We are a commune of inquiring, skeptical, politically centrist, capitalist, anglophile, traditionalist New England Yankee humans, humanoids, and animals with many interests beyond and above politics. Each of us has had a high-school education (or GED), but all had ADD so didn't pay attention very well, especially the dogs. Each one of us does "try my best to be just like I am," and none of us enjoys working for others, including for Maggie, from whom we receive neither a nickel nor a dime. Freedom from nags, cranks, government, do-gooders, control-freaks and idiots is all that we ask for.
There are 20,000 species of Sunflowers. This is one of them. This happy patch sprung up on the edge of our stream, and it is welcome to stay as long as it wants to.
BD, you've got some great property. The nature inquiries appear boundless, the flowers you have shared with us magnificent.
Not that it's important to others but I would find that the apparent choices for moments of solitude and reflection are also within your bounds.
To rest beside a brook and simply be. A great reward..
When I was a child, the appearance of sunflowers along the former Chicago and Northwestern Railroad embankment signaled that summer was moving towards fall...and that meant school would resume soon: a thought that, even when we had real education in the US, depressed me. Those flowers came in several varieties and sizes, not like the giant ones that so many gardens now have. And they grew wonderfully wild in the heart of the city--before landscape architecture condemned everything to form and structure.

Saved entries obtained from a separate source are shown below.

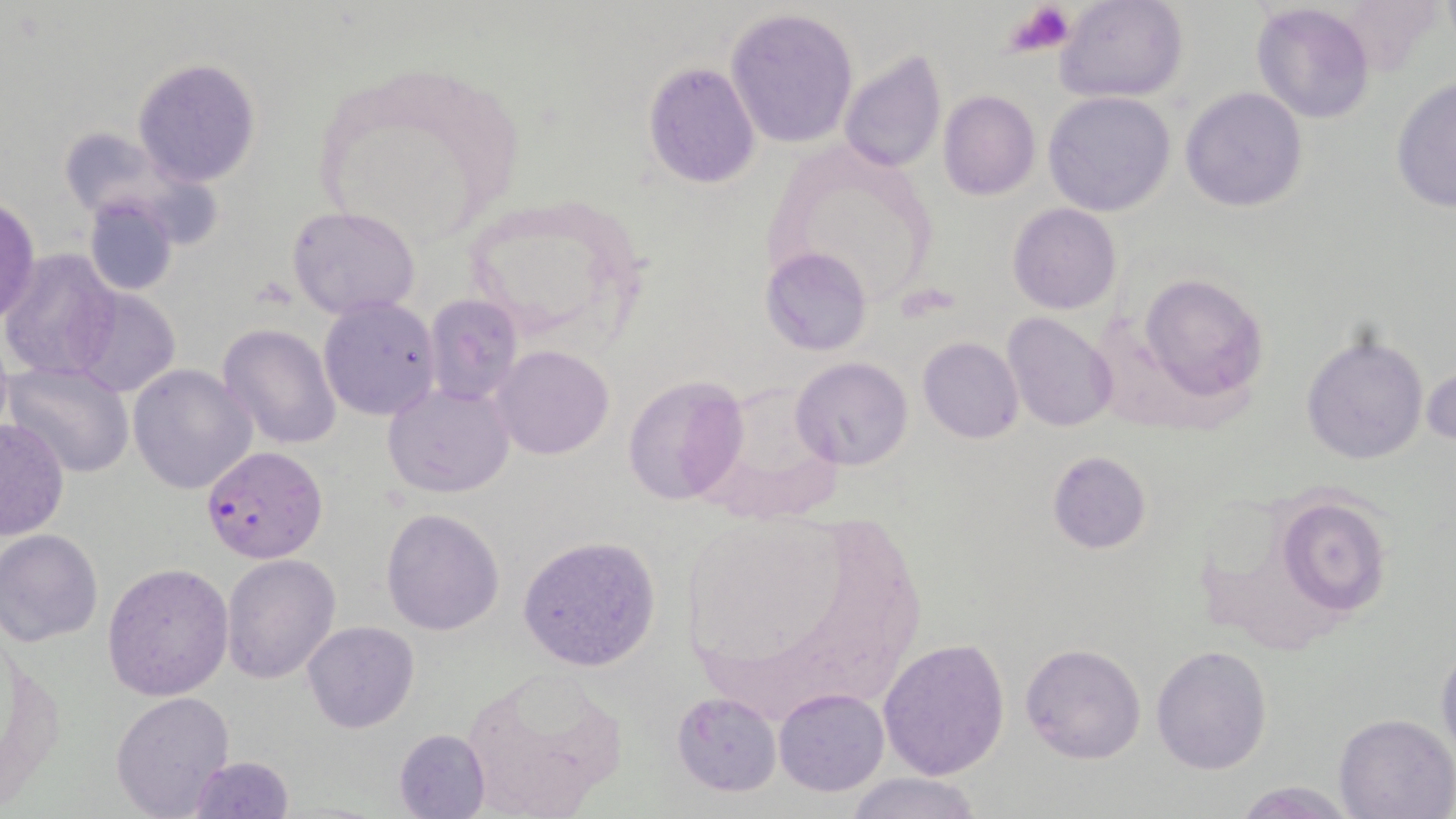
Approximate bounding boxes as (x1,y1)-(x2,y2) corner pairs in pixels.
Plasmodium falciparum-infected red blood cells: (201,445)-(328,563).

slide-level diagnosis = Plasmodium falciparum
magnification = 1000x
uninfected red blood cell locations = approximate bounding boxes as (x1,y1)-(x2,y2) corner pairs in pixels: (1053,0)-(1189,104), (1251,3)-(1377,123), (726,8)-(858,149), (836,48)-(947,176), (133,57)-(261,185), (643,62)-(760,188), (1390,78)-(1456,213), (1180,88)-(1308,211), (938,90)-(1041,200), (1042,91)-(1175,216), (83,194)-(179,296), (1,195)-(41,327), (455,196)-(647,347), (1008,204)-(1122,315), (287,205)-(422,319), (761,246)-(872,355), (1,250)-(120,381), (1138,272)-(1269,402), (67,288)-(181,398), (423,294)-(523,406), (317,297)-(440,421), (1004,314)-(1120,432), (218,323)-(342,450), (1300,327)-(1429,468), (917,336)-(1023,443), (491,345)-(615,459), (791,357)-(911,472), (5,359)-(132,479), (128,363)-(256,496), (1424,364)-(1455,449), (620,375)-(747,506), (383,382)-(514,499), (0,418)-(70,537), (1046,450)-(1151,553), (1276,495)-(1392,617), (381,508)-(505,634), (1,531)-(103,646), (517,534)-(663,671), (220,553)-(341,683), (102,562)-(234,700), (301,621)-(419,734), (877,637)-(1009,780), (1435,639)-(1456,767), (1019,642)-(1148,765), (1150,644)-(1273,773), (461,669)-(626,814), (112,689)-(236,816), (774,689)-(889,795), (670,691)-(781,796), (1333,713)-(1455,819), (392,728)-(490,819), (187,754)-(295,818), (844,773)-(985,819), (1233,780)-(1357,818)
platelet locations = approximate bounding boxes as (x1,y1)-(x2,y2) corner pairs in pixels: (1004,1)-(1073,60)
stain = May-Grünwald-Giemsa
image size = 1456×819 pixels
modality = optical microscopy
preparation = thin blood smear
field of view = single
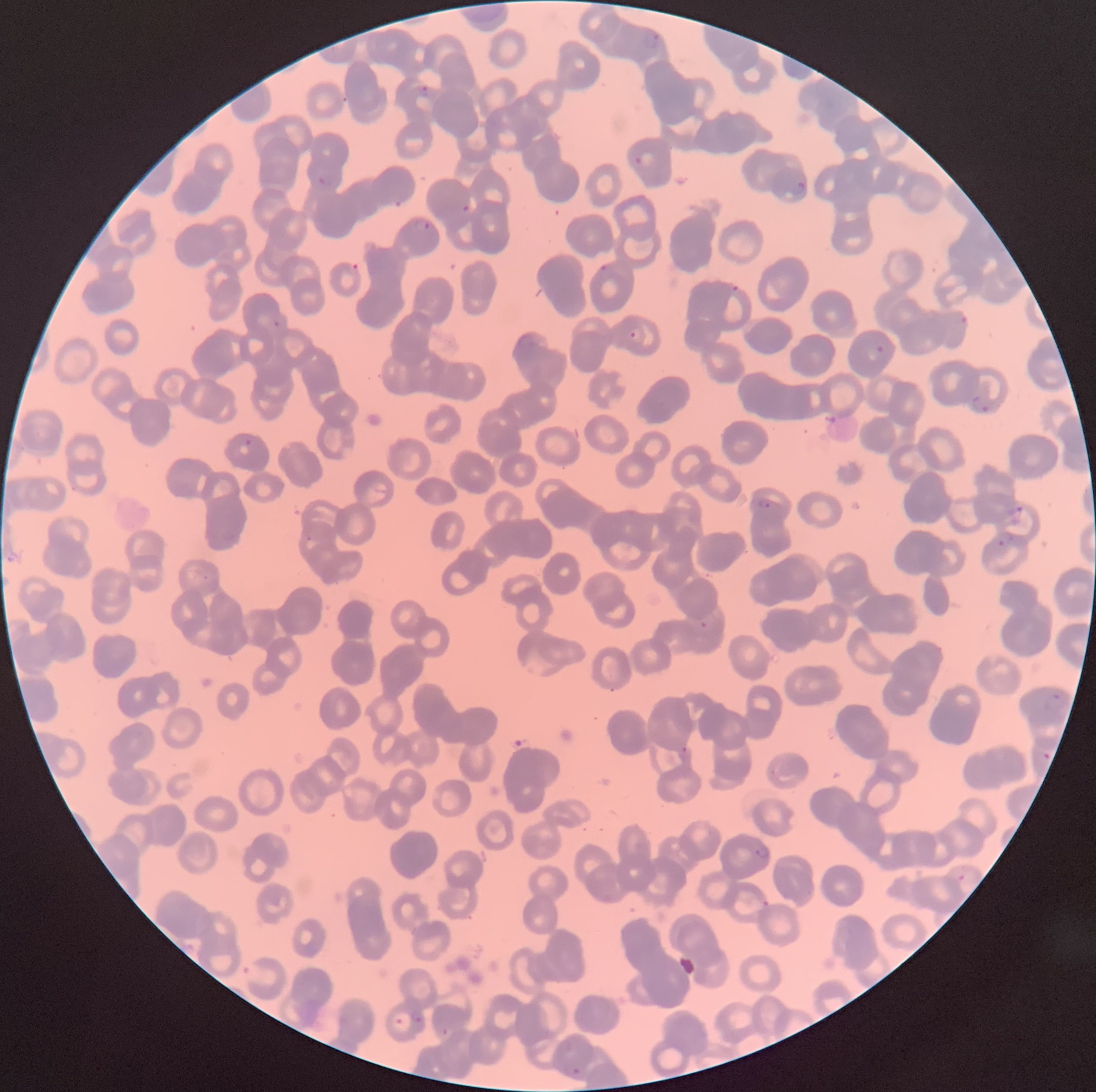
Approximate bounding boxes as [x1, y1, x2, y2] in pixels. Plasmodium parasite locations: [642, 30, 662, 50], [412, 85, 428, 99], [633, 150, 654, 168], [316, 174, 334, 191], [793, 181, 807, 196], [460, 204, 470, 213], [414, 219, 432, 232], [596, 261, 614, 278], [348, 263, 364, 274], [730, 283, 740, 294], [957, 314, 970, 328], [270, 319, 281, 329], [628, 328, 641, 343], [874, 344, 887, 355], [969, 396, 993, 414], [244, 438, 253, 447], [757, 498, 773, 510], [1006, 504, 1023, 526], [997, 532, 1016, 548], [305, 535, 313, 543], [699, 620, 710, 629], [1044, 689, 1067, 710], [679, 745, 690, 755], [1040, 750, 1053, 762], [754, 845, 772, 861], [957, 873, 967, 882], [761, 899, 770, 908], [241, 961, 261, 984], [408, 1011, 423, 1023], [395, 1017, 404, 1026], [440, 1026, 449, 1035], [562, 1062, 582, 1080]. The red blood cells show rouleaux formation. Thin blood smear. Optical microscopy. Image is 1096×1092 pixels.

I did find a wonderful Mexican variety that has slightly orangish blooms and is in bush form rather than being a single stalk. I also get some sunflowers coming from seeds from the bird feeder than were missed by gluttonous sparrows and manic squirrels.
The patch in your photo looks quite familiar--I have seen them along the Chicago River, which runs through our forest preserves a quarter mile from my home. This forest land comprises a large chunk surrounding the city and mixed into the suburbs. The preserves are left fairly wild and is one of Chicago's unheralded attractions--at 67,000 acres, I believe. The link for the Cook County Forest Preserve District is:
http://www.fpdcc.com/
The Chicago River now is fairly clean--and as rivers go is just more of a large stream left behind from the glaciers. To the west, the DesPlaines River also goes through other sections of forest preserves along with a number of manmade lakes.